Emotional and psychological abuse may begin suddenly or it may slowly start to enter into the relationship. Some abusers behave like good partners in the beginning and start the abuse after the relationship is established. When this shift in behavior occurs, it can leave a person feeling shocked, confused and even embarrassed. However, abuse is never a victim’s fault even if the abuser says so or if friends and family members blame them for “allowing” the abuse.

It is often difficult to decide whether or not certain behaviors are emotionally or psychologically abusive, especially if a person grew up witnessing abuse. As with all other types of violence, the behavior is intended to gain and keep power and control over the victim.

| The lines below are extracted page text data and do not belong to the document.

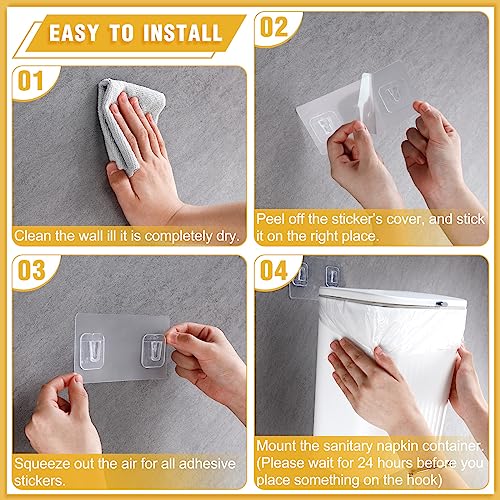 EASY TO INSTALL

01

Clean the wall ill it is completely dry.

02

Peel off the sticker's cover, and stick it on the right place.

03

Squeeze out the air for all adhesive stickers.

04

Mount the sanitary napkin container. (Please wait for 24 hours before you place something on the hook)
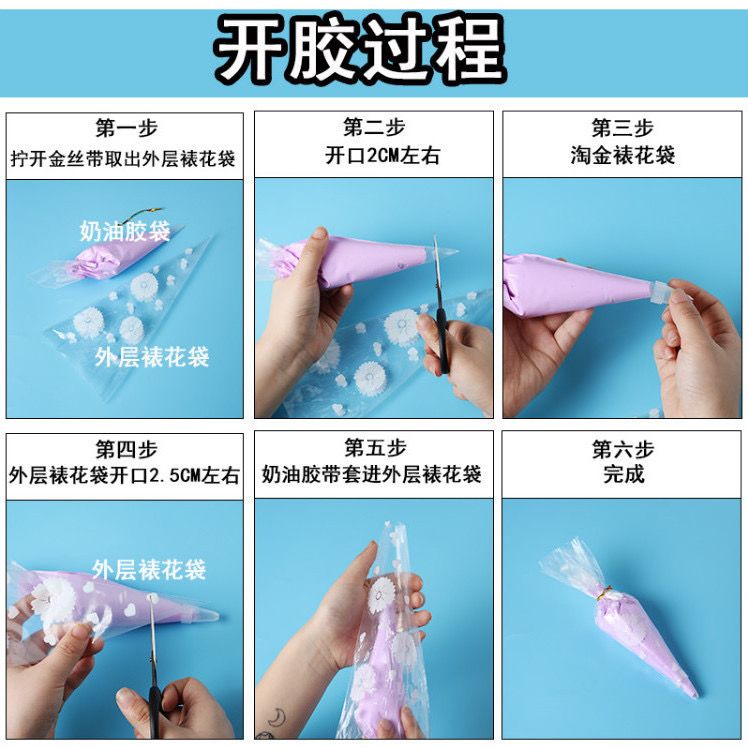 开胶过程

第一步
拧开金丝带取出外层裱花袋

奶油胶袋

外层裱花袋

第二步
开口2CM左右

第三步
淘金裱花袋

第四步
外层裱花袋开口2.5CM左右

外层裱花袋

第五步
奶油胶带套进外层裱花袋

第六步
完成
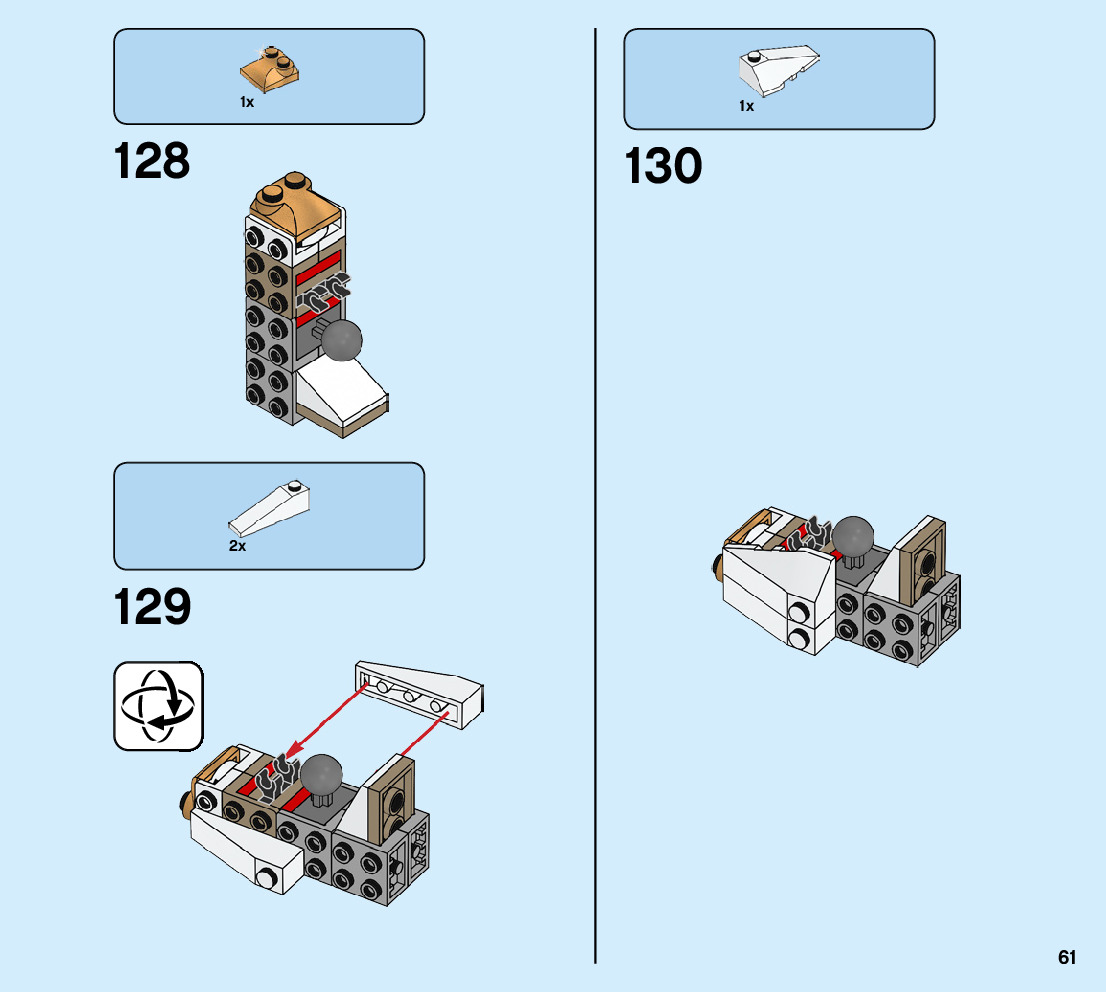 1x

128

2x

129

1x

130

61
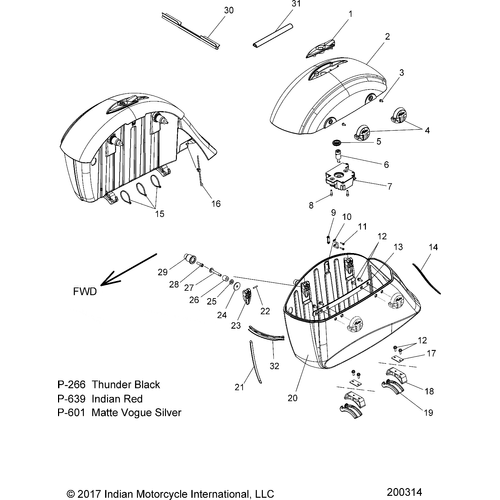 30
31
1
2
3
4
5
6
7
8
15
16
9
10
11
12
13
14
29
28
27
26
25
24
23
22
FWD
32
21
20
12
17
18
19

P-266 Thunder Black
P-639 Indian Red
P-601 Matte Vogue Silver

© 2017 Indian Motorcycle International, LLC
200314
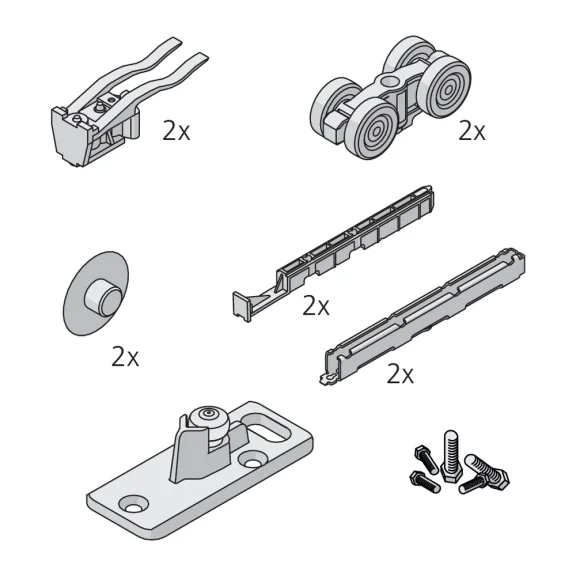 2x

2x

2x

2x

2x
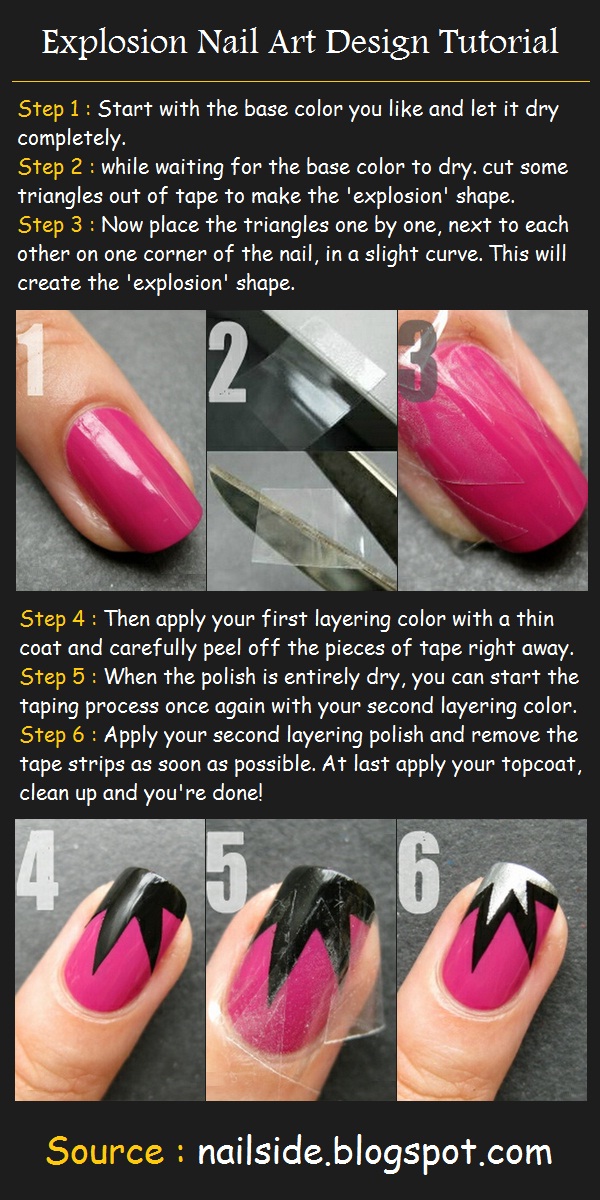 Explosion Nail Art Design Tutorial

Step 1 : Start with the base color you like and let it dry completely.
Step 2 : while waiting for the base color to dry. cut some triangles out of tape to make the 'explosion' shape.
Step 3 : Now place the triangles one by one, next to each other on one corner of the nail, in a slight curve. This will create the 'explosion' shape.

1 2 3

Step 4 : Then apply your first layering color with a thin coat and carefully peel off the pieces of tape right away.
Step 5 : When the polish is entirely dry, you can start the taping process once again with your second layering color.
Step 6 : Apply your second layering polish and remove the tape strips as soon as possible. At last apply your topcoat, clean up and you're done!

4 5 6

Source : nailside.blogspot.com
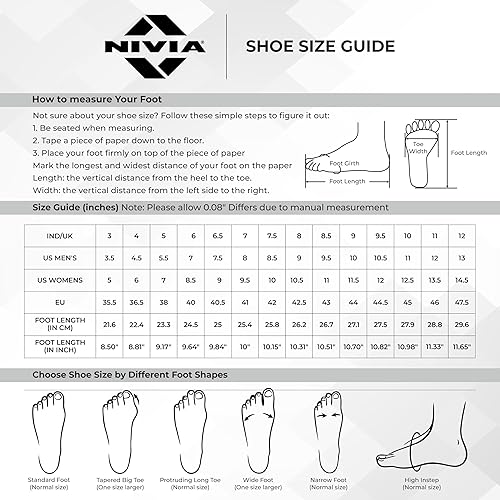 NIVIA

SHOE SIZE GUIDE

How to measure Your Foot

Not sure about your shoe size? Follow these simple steps to figure it out:
1. Be seated when measuring.
2. Tape a piece of paper down to the floor.
3. Place your foot firmly on top of the piece of paper
Mark the longest and widest distance of your foot on the paper
Length: the vertical distance from the heel to the toe.
Width: the vertical distance from the left side to the right.

Foot Girth
Foot Length
Toe Width
Foot Length

Size Guide (inches) Note: Please allow 0.08" Differs due to manual measurement

| IND/UK | 3 | 4 | 5 | 6 | 6.5 | 7 | 7.5 | 8 | 8.5 | 9 | 9.5 | 10 | 11 | 12 |
|---|---|---|---|---|---|---|---|---|---|---|---|---|---|---|
| US MEN'S | 3.5 | 4.5 | 5.5 | 7 | 7.5 | 8 | 8.5 | 9 | 9.5 | 10 | 10.5 | 11 | 12 | 13 |
| US WOMENS | 5 | 6 | 7 | 8.5 | 9 | 9.5 | 10 | 10.5 | 11 | 11.5 | 12 | 12.5 | 13.5 | 14.5 |
| EU | 35.5 | 36.5 | 38 | 40 | 40.5 | 41 | 42 | 42.5 | 43 | 44 | 44.5 | 45 | 46 | 47.5 |
| FOOT LENGTH (IN CM) | 21.6 | 22.4 | 23.3 | 24.5 | 25 | 25.4 | 25.8 | 26.2 | 26.7 | 27.1 | 27.5 | 27.9 | 28.8 | 29.6 |
| FOOT LENGTH (IN INCH) | 8.50" | 8.81" | 9.17" | 9.64" | 9.84" | 10" | 10.15" | 10.31" | 10.51" | 10.70" | 10.82" | 10.98" | 11.33" | 11.65" |

Choose Shoe Size by Different Foot Shapes

Standard Foot (Normal size)
Tapered Big Toe (One size larger)
Protruding Long Toe (Normal size)
Wide Foot (One size larger)
Narrow Foot (Normal size)
High Instep (Normal size)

Some signs that a partner is being emotionally and psychologically abusive include:

  • Humiliating you in front of others.
  • Calling you insulting names such as stupid, disgusting or worthless.
  • Getting angry in a way that is frightening to you.
  • Threatening to hurt you or the people you care about.
  • The abuser threatening to harm him/herself when they are upset with you.
  • Saying things like, “if I cannot have you then no one can”
  • Deciding things for you that you should decide for yourself like what you wear or eat.
  • Questioning your memory of events or denying that an event happened the way you said it did even when the abuser knows that you are right.
  • Changing the subject whenever you try to start conversations with the abuser and others and questioning your thoughts in a way that makes you feel unworthy.
  • Making your needs or feelings seem unimportant or less important than those of the abuser.

Gender-based violence is a serious human rights violation that has an intense impact on the lives of women and girls and it needs to be addressed. It is a disease that victims need to be protected against!